Converting abstract concepts such as human values into actionable software tasks is one of the critical challenges in operationalizing human values in SE [40] . These findings suggest that considering human values while conducting RE activities may reveal features with different granularity levels. Therefore, being conscious about the level of granularity of the features in software design may help operationalize human values in RE. For instance, while conducting RE activities, a practitioner may explicitly label the granularity of the design choices and try to brainstorm less abstract features and more towards well-defined task levels. To give an example, one participant suggested feature eNR06-'Easy navigation', which is pitched at the epic/theme level, while another participant suggested eNR05-'Home page with easy access icons for most popular/important services', which is a more actionable task level feature.

We found a total of 39 expected features, both functional (eFR01 to eFR24) and non-functional (eNR01 to eNR15) and 10 unexpected features (uFR01 to uFR07 and uNR01 to uNR03). As explained in section 3, our definition of expected features is bound to whether the feature emerged directly from the given information in the scenario (expected) or whether the participants drew on ideas outside the scenario and suggested the feature (unexpected).

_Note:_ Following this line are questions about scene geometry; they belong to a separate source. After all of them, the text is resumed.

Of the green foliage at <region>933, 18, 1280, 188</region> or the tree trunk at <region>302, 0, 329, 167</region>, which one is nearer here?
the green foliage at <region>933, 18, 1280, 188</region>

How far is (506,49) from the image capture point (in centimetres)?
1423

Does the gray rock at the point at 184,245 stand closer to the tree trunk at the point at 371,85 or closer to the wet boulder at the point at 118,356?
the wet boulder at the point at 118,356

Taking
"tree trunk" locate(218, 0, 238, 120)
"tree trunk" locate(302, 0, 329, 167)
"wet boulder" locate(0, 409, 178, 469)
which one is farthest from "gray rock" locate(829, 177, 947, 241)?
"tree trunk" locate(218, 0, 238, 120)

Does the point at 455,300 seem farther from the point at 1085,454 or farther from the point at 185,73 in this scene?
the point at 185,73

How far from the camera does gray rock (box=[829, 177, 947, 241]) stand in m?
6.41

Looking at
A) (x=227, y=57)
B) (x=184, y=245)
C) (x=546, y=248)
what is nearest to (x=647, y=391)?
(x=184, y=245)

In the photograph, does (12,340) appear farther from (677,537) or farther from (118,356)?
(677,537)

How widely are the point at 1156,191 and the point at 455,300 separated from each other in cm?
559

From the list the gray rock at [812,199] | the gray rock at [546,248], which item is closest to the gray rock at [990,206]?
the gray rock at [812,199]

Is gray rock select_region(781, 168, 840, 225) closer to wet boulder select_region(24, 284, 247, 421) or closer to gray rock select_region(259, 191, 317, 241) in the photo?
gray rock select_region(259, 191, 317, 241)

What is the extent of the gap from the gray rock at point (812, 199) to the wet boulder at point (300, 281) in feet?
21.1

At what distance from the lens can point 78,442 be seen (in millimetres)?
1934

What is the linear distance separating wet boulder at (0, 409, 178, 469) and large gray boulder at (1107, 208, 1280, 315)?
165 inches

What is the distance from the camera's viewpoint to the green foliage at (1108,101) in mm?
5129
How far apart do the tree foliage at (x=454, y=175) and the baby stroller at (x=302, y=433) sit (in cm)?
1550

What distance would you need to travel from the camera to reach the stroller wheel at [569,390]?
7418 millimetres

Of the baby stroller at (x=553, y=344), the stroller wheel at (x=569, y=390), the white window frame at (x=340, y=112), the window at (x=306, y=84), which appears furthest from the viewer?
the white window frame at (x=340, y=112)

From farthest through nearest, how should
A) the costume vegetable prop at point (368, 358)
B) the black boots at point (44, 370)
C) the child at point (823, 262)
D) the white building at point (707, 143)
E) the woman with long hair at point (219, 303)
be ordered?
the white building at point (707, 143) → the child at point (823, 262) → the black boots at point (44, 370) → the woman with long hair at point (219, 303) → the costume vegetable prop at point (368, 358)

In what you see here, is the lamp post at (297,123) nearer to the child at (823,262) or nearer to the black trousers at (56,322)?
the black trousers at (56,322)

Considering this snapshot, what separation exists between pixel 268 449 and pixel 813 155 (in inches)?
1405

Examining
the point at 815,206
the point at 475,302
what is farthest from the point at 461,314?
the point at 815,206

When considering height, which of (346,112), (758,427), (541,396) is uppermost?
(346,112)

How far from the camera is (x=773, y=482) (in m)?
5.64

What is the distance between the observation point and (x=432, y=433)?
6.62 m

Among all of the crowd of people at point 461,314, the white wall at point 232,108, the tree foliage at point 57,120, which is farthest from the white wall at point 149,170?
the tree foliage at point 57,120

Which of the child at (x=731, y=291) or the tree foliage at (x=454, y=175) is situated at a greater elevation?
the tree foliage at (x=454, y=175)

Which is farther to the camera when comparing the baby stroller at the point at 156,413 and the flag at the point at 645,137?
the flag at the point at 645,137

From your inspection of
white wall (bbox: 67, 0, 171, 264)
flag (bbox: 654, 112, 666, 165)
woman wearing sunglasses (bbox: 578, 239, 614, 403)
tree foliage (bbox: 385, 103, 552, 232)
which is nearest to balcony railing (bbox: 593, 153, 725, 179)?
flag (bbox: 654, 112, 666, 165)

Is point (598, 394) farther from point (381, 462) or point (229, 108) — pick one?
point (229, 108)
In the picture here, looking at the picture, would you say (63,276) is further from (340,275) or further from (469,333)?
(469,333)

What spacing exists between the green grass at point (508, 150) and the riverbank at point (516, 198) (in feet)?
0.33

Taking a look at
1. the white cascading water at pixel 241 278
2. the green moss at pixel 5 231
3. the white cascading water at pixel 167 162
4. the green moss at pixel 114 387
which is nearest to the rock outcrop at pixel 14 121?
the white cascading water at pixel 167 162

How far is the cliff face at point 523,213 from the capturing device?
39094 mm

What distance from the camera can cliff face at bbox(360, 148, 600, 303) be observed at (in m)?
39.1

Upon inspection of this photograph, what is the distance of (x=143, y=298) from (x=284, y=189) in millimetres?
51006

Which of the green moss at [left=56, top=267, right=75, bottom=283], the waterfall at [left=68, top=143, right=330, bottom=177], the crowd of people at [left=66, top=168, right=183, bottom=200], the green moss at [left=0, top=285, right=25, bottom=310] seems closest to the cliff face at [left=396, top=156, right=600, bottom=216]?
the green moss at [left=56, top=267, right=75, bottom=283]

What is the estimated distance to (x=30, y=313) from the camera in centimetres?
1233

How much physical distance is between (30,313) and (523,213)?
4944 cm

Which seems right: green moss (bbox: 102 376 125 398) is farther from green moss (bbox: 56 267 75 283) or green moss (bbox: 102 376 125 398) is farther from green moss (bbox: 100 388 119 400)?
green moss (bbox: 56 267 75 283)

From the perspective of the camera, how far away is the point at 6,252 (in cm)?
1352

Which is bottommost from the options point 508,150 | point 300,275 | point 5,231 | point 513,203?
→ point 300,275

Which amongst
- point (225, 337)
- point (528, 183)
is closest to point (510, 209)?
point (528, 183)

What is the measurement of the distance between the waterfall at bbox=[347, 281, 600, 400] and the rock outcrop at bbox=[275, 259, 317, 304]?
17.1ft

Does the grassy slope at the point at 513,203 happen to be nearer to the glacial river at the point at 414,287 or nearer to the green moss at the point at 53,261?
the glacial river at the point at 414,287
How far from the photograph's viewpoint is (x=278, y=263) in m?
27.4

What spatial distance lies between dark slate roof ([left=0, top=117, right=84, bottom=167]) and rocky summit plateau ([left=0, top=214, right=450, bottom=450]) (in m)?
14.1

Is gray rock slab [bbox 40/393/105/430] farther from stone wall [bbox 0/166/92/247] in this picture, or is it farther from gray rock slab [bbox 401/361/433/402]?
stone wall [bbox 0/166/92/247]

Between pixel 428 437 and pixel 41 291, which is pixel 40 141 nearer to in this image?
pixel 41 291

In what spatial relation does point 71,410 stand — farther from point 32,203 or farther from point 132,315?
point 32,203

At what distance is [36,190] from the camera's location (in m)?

We found some of the feature descriptions among expected features that depict that the scenario-based approach eased the participants' thinking process and helped them develop the purpose of the feature they proposed, i.e., why you need this feature? For example, eFR14 said 'reviews/rating system for service providers. So future service seekers will be able to get an understanding of how responsible service providers are'. With the use of the 'so' the participant went on to describe the rationale for why the feature is required. In this case, by providing a feature to review the quality of the service, it seems they want to ensure service providers are responsible, thereby focusing on the service seekers' quality of life. In feature eFR20, a participant suggested that 'When the user wants to on board on specify [specific] service provider, he/she should be put his credential as a token of responsibility; thus the provider could have capacity planning before-hand'. These examples, in particular, demonstrate that participants had thought about the different stakeholders involved and had considered the purpose of the feature from service seeker's and service provider's points of view. This leads to an interesting discussion on values trade-offs [43] , where one stakeholder's values might positively or negatively affect the (rest of the) values of the same stakeholder or another stakeholder.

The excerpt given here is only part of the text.